Textauszug>
-------

Mönchsberg Paradoxon

Content-ID: 025|01 | Autor: Gerd | Stand: 5.11.2020

Das Mönchsberg-Paradoxon

Wo selbst die Wirklichkeit sich widerspricht

box = nähere Details finden Sie in der Fakten-Kiste am Ende dieses Beitrags.

Selbst im TV, in Tageszeitungen oder auf Online-Foren stößt man schnell auf Widersprüchlichkeiten. Gemeint sind Details zu einem Thema, die eigentlich nicht zusammenpassen. Davon gibt es mehr, als wir oft wahrhaben wollen. Zum Beispiel legen viele Menschen Geld auf ein Sparbuch ohne Zinsen. Andere verheizen, trotz Klimawandel, weiter Öl und Gas. Und wieder andere gehen nicht wählen, um ein demokratisches Statement zu setzen. Ich bin mir sicher, auch Sie haben reichlich Erfahrung mit schrägen Konstellationen, die so nicht sein dürften. Also: Welche Diskrepanzen begleiten Sie so durchs Leben? Was empfinden Sie aktuell als absurd? Und was haben ein Schulmädchen und ein Parkhausbox in Salzburg damit zu tun?

-------

Arbeitsaufträge>
• a. Erläutern Sie in einem bis drei Sätzen, weshalb manche Menschen laut dem Textauszug nicht wählen gehen.
• b. Geben Sie den Inhalt des Textauszugs in genau zwei Sätzen wieder.
• c. Worauf legen laut dem Textauszug viele Menschen ihr Geld, obwohl es keine Zinsen bringt?

Datensatz>
-------

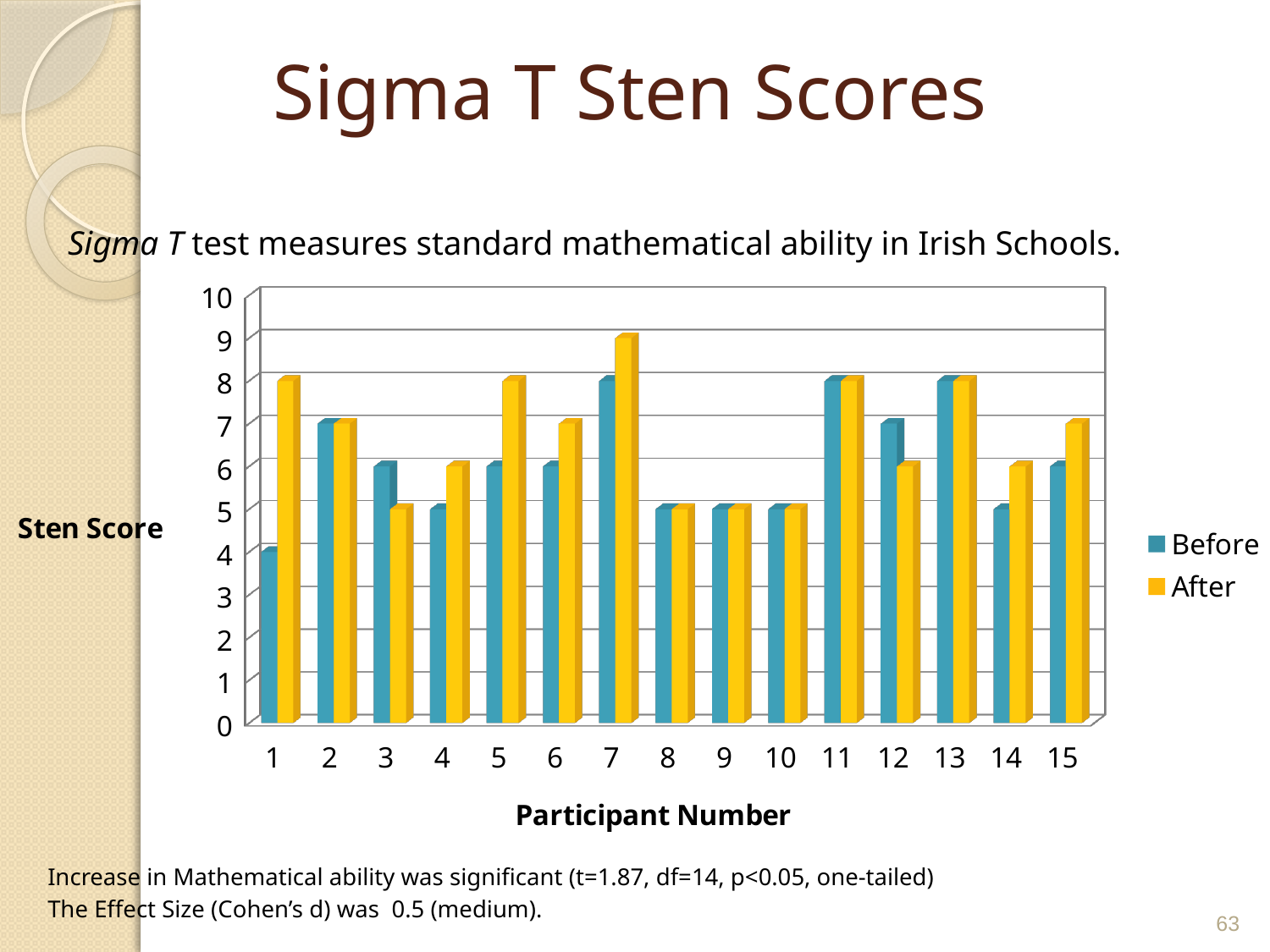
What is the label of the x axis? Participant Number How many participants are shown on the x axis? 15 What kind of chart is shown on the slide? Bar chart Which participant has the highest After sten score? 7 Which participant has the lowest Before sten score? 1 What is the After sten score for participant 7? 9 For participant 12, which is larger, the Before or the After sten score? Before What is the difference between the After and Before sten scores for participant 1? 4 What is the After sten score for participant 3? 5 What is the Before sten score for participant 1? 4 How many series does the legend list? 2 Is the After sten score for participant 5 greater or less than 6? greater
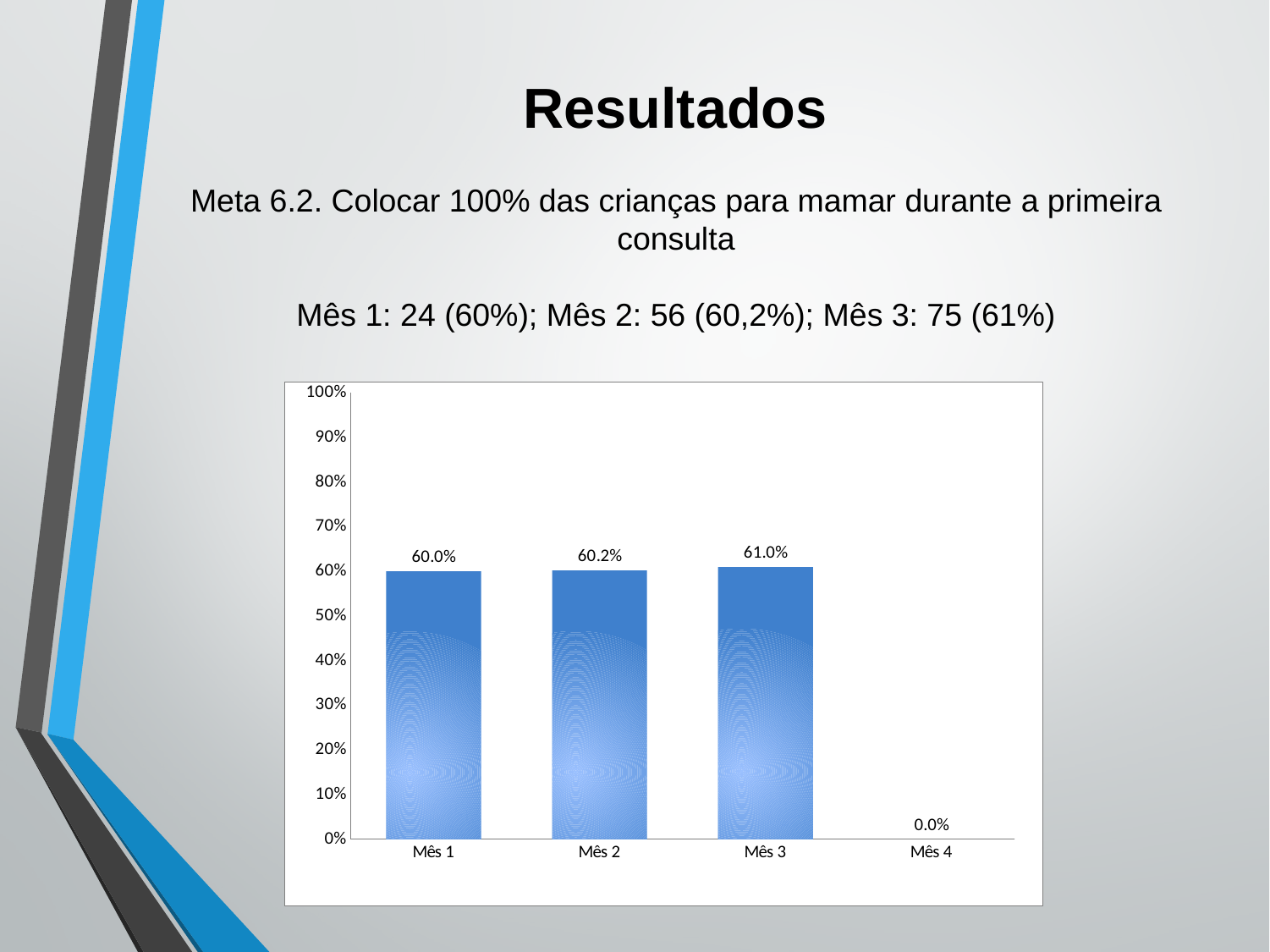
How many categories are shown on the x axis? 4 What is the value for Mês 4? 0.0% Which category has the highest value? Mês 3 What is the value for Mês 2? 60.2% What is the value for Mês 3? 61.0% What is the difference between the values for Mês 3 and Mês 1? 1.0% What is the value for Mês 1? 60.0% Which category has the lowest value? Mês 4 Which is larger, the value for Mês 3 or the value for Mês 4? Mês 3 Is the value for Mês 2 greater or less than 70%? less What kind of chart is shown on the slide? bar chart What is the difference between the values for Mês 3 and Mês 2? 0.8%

-------

Lösungen>
• a. Laut dem Textauszug gehen manche Menschen nicht wählen, um ein demokratisches Statement zu setzen. Der Text nennt dies als Beispiel für Widersprüchlichkeiten, also für Details, die eigentlich nicht zusammenpassen.

• b. Der Textauszug stellt fest, dass man selbst im TV, in Tageszeitungen oder in Online-Foren schnell auf Widersprüchlichkeiten stößt, also auf Details, die eigentlich nicht zusammenpassen. Als Beispiele nennt er das Geld auf dem Sparbuch ohne Zinsen, das Verheizen von Öl und Gas trotz Klimawandel und den Verzicht auf die Wahl als demokratisches Statement und fragt dann nach den Diskrepanzen der Leser und danach, was ein Schulmädchen und eine Parkhausbox in Salzburg damit zu tun haben.

• c. Auf ein Sparbuch ohne Zinsen.